“Nerede bir fakir görürseniz, bilin ki orada onun ekmeğini çalan bir zengin vardır” diyor, Allah rahmet etsin, Şa'ravi.
Aslında bunu, “orada ekmeğini çalan bir zengin veya zalim hükümet ve düzen vardır” şeklinde güncellemek ve genişletmek daha uygun düşecek, günümüz dünyasına.
Yeryüzünde yaşanan açlıklar ve yoksulluklar, Allah'ın eksik rızık tayininden dolayı değil.
Allah yeryüzüne yeterinden fazla nimet gönderiyor. Sadece insanların değil, rızka muhtaç tüm varlıkların rızıklarını veriyor. Ancak insanın elinin bulaştığı yerlerde sorun çıkıyor.
Ya insanların e(k)meklerini çalan bir zengindir, açlığa ve fakirliğe sebep. Ya da zalim bir hükümet ve düzendir, açlığa ve fakirliğe sebep.
Zalim düzen sahiplerinin insanların elinden çaldığı ilk şey hürriyettir. Hürriyetlerini çaldılar, sonra da ekmeklerine varıncaya kadar her şeylerini...
Egemen dünya düzeni her alanda bağımlılık, yani esaret istiyor. Siyasi bağımlılık, ekonomik bağımlılık, kültürel bağımlılık, düşüncede bağımlılık, üretimde bağımlılık, tüketimde bağımlılık...
En büyük korkuları, insanların gerçek manada hürriyete kavuşmalarıdır. Çünkü halkların hürriyeti, kurulu sömürü düzenlerinin çökmesi demek.
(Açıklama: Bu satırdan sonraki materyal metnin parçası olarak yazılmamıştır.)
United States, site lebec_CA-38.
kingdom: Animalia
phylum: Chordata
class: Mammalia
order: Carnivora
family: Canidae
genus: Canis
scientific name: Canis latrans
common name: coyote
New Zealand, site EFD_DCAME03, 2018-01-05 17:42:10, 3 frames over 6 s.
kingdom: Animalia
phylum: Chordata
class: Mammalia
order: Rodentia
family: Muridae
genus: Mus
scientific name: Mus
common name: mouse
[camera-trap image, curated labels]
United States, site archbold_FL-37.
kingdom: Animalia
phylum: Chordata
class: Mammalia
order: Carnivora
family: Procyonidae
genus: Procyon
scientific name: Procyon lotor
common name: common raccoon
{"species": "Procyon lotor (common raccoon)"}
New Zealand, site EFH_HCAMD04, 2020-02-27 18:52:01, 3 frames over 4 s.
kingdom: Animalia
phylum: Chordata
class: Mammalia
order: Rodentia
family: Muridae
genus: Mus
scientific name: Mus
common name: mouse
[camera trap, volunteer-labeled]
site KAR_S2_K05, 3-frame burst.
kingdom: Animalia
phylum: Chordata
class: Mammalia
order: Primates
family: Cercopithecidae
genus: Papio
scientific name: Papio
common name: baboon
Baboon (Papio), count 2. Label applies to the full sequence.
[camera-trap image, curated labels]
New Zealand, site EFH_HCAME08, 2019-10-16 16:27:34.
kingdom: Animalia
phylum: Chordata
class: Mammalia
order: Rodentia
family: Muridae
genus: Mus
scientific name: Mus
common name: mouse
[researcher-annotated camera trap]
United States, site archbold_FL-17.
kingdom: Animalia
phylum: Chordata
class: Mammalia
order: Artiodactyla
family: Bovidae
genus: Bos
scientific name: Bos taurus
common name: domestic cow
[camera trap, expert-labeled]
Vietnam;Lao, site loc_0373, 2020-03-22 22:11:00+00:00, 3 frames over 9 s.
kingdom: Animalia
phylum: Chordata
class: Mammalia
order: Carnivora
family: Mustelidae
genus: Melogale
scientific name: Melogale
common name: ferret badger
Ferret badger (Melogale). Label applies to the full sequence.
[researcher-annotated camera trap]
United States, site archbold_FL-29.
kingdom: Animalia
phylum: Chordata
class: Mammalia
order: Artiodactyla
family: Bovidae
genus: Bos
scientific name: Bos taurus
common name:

Hürriyetlerini kaybedenler, her şeylerini kaybederler. Dünyanın mevcut tablosu, bunun en
net ispatı. Bakın, en zengin olan ülkeler ve halklar, hür olanlardır. En fakir olan ülkeler de bağımlı olan, adaletin yerini zulmün almış olduğu ülkelerdir.
En kötü fakirliğin/yoksulluğun, din yoksulluğu olduğu belirtiliyor bir hadiste. Evet, hadiste kast edilen mana açısından bu böyle. Ancak hakikatte en kötü fakirlik hürriyet yoksunluğudur. Dinin mekasıd-ı şeria içinde yer alan beş amaçtan biri olması da bunu gösteriyor. Dini, nesli, canı, malı, aklı koruma, kanun hürriyeti ile ilgilidir. Adalet hürriyet ile sağlanır.
Hürriyet varsa din vardır (burada kast ettiğim kemal manada din, yoksa kölenin hürriyeti olmasa da dini olur), adalet vardır, ekmek vardır. Hürriyet yoksa zamanla din de gider, akıl da gider, can da gider, mal da gider, nesil de gider.
Bunu bildikleri için Batı işbirlikçisi zevatın, cumhuriyetin kuruluşu ile bu ülkede ilk yaptıkları şey, Batılı kanunlarla ülkenin hürriyetini çalmak oldu.
Ve Sömürgeci Batı'nın da sömürdüğü ülkelerde ilk yaptığı şey, müstemleke memleketlerin hürriyetlerini çalmak oldu. Önce hürriyetlerini çaldılar insanların, sonra ekmeklerini. Hürriyetlerini unutturmak için de fakirliği, açlığı öne çıkardılar. Ekmeğin hürriyetten daha önemli ve daha öncelikli olduğuna inandırmaya çalıştılar.
Halbuki aç Afrikalı da artık biliyor, kendilerinden ilk çalınan şeyin hürriyet olduğunu ve hürriyetin her şeyden daha önemli olduğunu.
“Size özgürlükten önce ekmek lazım” diyen Batılı'ya, Afrikalı kadın, “konuşma özgürlüğüm olmasa ekmeğimi kimin çaldığını nasıl söyleyeceğim” diye cevap veriyor.
Üstad Bediuzzaman da “ben ekmeksiz yaşarım ama hürriyetsiz asla” diyor.
Kısacası asıl ve de bütün mesele; hürriyet!